Each year the Financial Times polls a group of economic analysts on what they think the next year holds in store for the UK. The New Weather Institute, a key partner of the Rapid Transition Alliance, is part of that survey published today, and they have collated their responses together. They argue that huge economic threats are balanced by equally large opportunities to solve multiple problems by investing in the economy’s low-carbon, rapid transition. Here are some of the key responses from New Weather Institute and you can read the full article here.

Photo by Andrew Simms, from the walkway at the Glasgow, 2021, COP 26 climate summit

The economy: will the UK economy outpace or lag behind other developed economies in 2022 and why?

The UK is likely to lag behind other developed economies in things that matter – such as meeting climate targets and reversing inequality (or ‘levelling-up’) – because while the government is fond of making impressive-sounding promises, it appears allergic to developing and implementing the policies needed to make them happen.

Monetary policy: to what extent will the Bank of England be in control of inflation by the end of 2022?

The Bank of England can influence but not fully control inflation.
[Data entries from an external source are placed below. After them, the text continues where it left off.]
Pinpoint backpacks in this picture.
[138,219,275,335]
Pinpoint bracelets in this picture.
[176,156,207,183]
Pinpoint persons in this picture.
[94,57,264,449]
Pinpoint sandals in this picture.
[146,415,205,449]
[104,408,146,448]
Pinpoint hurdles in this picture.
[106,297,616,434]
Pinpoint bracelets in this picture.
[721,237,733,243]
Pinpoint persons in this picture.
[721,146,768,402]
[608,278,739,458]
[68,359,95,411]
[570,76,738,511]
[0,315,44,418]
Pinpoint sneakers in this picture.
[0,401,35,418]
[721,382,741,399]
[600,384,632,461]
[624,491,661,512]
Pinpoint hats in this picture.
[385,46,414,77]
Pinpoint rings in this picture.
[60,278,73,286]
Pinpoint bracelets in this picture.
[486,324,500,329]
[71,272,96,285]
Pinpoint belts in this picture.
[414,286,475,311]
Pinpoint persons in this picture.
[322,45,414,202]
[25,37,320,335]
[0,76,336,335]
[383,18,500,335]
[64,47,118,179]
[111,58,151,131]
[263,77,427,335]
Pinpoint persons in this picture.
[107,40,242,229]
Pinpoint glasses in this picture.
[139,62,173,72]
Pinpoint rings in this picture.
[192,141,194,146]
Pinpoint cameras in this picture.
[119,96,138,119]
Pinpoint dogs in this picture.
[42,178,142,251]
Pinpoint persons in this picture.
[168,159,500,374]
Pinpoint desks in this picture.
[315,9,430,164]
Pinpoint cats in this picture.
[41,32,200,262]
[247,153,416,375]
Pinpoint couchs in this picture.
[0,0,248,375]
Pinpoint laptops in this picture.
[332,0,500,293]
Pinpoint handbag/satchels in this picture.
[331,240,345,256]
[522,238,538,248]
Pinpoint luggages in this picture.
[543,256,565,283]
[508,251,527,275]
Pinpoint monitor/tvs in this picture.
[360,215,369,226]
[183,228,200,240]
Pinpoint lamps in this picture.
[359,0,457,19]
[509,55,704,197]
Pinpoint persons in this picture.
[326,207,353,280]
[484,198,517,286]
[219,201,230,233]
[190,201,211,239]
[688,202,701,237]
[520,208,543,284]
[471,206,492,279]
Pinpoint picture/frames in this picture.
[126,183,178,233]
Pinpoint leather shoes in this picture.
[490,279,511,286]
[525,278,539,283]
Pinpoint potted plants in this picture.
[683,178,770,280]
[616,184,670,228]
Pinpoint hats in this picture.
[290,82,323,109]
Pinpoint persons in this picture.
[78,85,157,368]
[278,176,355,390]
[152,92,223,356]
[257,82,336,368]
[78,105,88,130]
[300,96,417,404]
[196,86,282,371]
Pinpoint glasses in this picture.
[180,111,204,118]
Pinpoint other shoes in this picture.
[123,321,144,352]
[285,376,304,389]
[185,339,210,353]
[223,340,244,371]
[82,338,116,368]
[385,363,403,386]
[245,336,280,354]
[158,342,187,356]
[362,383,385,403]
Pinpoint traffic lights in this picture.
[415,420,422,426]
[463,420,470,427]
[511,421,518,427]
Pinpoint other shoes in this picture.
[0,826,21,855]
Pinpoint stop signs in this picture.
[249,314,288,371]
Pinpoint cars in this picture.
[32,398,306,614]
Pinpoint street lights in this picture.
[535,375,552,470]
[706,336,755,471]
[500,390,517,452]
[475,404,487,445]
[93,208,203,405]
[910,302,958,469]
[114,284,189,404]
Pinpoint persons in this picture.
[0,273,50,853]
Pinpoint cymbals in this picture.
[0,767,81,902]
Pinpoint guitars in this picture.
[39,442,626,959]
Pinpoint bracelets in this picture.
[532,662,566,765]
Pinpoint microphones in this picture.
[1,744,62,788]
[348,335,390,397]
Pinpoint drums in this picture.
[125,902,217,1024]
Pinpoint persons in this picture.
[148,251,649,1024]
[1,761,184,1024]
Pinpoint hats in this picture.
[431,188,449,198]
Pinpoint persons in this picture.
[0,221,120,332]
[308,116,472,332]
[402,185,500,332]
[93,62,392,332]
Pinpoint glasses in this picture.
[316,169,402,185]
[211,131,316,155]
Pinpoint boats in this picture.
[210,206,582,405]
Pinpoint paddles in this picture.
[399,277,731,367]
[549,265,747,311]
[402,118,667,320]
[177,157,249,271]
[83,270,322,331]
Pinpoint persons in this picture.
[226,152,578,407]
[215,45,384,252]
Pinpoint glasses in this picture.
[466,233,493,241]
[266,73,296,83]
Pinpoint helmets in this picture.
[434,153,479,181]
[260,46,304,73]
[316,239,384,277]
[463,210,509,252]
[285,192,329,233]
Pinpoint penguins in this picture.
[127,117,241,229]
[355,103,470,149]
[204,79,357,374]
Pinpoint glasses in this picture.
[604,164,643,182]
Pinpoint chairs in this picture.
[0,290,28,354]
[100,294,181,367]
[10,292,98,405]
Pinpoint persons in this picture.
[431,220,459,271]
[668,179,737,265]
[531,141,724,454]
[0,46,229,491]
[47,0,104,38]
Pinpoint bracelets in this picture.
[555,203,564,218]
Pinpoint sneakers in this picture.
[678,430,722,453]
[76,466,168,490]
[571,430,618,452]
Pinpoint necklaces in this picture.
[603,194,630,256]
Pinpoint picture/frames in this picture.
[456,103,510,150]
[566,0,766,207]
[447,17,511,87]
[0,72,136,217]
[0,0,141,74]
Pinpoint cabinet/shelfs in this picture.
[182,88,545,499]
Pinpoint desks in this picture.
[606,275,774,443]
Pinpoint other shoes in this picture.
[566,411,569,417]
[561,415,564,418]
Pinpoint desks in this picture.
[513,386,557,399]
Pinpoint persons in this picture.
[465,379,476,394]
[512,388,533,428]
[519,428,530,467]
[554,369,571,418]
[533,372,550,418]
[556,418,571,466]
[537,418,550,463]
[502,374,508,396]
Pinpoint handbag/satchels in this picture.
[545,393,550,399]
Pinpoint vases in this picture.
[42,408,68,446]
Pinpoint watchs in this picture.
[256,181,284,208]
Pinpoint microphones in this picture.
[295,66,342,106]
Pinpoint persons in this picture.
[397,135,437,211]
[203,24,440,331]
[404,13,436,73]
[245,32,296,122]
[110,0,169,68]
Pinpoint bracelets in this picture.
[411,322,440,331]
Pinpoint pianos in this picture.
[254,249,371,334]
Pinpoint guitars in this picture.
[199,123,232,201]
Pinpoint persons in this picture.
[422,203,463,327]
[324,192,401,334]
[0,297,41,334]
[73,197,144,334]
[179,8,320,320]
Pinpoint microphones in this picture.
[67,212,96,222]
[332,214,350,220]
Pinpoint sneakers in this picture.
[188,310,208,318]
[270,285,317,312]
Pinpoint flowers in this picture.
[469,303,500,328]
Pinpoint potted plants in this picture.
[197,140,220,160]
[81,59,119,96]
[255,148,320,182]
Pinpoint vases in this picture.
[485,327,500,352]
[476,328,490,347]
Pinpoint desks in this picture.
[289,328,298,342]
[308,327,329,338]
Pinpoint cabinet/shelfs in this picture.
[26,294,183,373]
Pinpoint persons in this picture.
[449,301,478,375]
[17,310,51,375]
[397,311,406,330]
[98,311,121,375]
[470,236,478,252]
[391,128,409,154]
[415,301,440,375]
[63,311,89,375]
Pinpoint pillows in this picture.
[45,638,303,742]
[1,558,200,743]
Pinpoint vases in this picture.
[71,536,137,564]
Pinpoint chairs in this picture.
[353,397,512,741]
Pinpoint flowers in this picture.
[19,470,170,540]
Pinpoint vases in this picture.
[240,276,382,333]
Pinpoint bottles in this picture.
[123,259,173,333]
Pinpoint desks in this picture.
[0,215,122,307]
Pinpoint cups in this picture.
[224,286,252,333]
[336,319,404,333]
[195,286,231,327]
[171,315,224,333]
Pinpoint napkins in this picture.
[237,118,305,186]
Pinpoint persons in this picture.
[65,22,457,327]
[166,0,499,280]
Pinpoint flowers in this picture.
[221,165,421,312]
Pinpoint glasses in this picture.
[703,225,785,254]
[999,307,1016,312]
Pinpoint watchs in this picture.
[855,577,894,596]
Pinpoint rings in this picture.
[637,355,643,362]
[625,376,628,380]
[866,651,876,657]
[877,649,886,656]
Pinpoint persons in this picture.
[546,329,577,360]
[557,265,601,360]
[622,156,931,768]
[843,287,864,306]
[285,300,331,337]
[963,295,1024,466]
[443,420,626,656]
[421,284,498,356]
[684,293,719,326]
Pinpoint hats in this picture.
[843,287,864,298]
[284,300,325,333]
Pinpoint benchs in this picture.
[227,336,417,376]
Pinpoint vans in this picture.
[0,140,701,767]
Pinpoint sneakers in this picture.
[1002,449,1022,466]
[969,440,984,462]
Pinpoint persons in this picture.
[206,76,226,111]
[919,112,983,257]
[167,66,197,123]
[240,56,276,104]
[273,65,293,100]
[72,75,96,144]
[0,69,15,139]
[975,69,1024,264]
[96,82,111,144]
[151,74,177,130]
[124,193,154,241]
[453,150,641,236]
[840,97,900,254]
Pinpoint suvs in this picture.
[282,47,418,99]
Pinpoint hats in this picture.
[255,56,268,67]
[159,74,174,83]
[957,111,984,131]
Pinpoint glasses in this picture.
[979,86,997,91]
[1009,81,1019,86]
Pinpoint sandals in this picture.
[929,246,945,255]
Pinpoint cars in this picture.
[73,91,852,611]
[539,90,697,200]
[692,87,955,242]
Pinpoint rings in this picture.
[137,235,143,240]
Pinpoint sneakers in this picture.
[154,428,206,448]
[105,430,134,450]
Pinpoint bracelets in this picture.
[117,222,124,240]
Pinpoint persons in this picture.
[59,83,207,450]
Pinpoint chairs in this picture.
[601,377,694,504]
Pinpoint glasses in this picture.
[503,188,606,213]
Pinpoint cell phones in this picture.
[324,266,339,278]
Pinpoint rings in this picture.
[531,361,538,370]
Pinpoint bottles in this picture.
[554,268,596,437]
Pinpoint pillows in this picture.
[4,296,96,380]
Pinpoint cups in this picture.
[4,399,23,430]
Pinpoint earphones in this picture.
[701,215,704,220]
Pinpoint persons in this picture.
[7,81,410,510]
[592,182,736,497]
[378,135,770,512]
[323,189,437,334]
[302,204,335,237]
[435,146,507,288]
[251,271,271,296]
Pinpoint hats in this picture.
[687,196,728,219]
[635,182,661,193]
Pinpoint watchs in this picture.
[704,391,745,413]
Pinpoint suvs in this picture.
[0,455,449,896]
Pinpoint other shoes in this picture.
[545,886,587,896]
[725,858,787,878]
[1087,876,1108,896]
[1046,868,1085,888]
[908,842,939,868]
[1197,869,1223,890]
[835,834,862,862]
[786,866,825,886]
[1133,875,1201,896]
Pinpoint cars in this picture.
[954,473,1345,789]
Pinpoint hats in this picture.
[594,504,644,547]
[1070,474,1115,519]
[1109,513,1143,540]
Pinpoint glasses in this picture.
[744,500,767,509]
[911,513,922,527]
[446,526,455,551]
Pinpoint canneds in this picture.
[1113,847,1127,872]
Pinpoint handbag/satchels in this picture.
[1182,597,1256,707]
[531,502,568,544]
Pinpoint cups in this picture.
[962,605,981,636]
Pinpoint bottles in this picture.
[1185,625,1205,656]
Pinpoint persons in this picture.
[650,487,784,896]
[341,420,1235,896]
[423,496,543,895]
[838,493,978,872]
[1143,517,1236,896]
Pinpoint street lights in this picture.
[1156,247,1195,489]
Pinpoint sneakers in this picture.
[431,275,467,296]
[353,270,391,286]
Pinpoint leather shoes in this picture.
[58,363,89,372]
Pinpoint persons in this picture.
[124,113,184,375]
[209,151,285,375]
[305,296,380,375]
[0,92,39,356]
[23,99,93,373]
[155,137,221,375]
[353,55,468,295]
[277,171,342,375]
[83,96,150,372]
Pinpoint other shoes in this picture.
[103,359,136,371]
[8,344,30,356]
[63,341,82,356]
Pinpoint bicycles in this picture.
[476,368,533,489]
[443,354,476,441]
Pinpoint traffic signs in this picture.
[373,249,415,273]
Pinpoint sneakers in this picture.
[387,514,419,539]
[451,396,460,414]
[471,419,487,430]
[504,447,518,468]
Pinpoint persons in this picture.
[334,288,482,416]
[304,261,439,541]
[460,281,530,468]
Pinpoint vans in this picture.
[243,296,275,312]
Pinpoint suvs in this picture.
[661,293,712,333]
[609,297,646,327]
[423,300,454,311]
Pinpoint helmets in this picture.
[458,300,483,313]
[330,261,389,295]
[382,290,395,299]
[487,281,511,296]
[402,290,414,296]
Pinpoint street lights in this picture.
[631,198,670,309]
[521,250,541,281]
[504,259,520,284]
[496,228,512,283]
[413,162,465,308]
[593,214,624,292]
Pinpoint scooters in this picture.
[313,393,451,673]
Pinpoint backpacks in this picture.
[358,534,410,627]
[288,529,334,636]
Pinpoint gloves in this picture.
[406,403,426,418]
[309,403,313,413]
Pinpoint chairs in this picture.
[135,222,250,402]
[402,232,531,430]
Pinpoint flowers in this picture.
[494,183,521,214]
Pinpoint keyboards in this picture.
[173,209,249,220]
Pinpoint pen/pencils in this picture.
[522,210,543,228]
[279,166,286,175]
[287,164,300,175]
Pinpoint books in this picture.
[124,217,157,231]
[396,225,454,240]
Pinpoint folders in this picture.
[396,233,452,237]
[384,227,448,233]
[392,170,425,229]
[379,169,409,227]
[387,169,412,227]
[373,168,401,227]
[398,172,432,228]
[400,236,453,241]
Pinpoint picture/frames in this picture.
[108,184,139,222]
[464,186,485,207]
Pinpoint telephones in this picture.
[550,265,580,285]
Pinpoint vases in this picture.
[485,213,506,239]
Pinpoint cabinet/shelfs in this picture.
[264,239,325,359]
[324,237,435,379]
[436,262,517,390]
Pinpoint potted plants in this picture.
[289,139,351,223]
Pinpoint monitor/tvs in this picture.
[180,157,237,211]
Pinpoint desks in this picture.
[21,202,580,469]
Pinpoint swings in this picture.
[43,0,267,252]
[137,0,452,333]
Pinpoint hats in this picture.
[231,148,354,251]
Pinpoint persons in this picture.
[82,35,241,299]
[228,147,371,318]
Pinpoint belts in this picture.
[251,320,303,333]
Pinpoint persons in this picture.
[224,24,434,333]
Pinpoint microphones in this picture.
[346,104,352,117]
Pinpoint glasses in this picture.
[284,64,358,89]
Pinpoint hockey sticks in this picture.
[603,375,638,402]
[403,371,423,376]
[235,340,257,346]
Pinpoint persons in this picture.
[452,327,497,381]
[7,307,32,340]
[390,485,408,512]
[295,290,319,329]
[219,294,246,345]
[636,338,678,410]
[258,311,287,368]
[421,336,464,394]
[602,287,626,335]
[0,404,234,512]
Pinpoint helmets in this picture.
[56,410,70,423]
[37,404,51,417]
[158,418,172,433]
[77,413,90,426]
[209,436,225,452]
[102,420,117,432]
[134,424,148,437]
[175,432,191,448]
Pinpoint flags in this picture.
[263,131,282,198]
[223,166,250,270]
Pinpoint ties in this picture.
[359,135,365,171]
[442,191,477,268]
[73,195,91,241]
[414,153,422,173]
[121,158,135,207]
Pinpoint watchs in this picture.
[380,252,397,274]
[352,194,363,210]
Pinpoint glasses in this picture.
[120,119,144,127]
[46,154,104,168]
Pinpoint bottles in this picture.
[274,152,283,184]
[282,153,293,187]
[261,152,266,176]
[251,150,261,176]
But, this matters less than it might appear for two reasons: firstly, fears of inflation are typically exaggerated and secondly, several other overdue shifts in the UK economy could guard against it and ensure that the more vulnerable in society are protected from its effects.

Living standards: to what extent will the UK look like a high wage, high productivity economy at the end of 2022 – and will people feel better or worse off than they do now?

It is unlikely that the UK will look more like a high wage, high productivity economy at the end of 2022 than it does now, but we should not assume that the pursuit of both objectives are necessarily compatible, or that they are the best, or a guaranteed way of making people ‘feel better off’.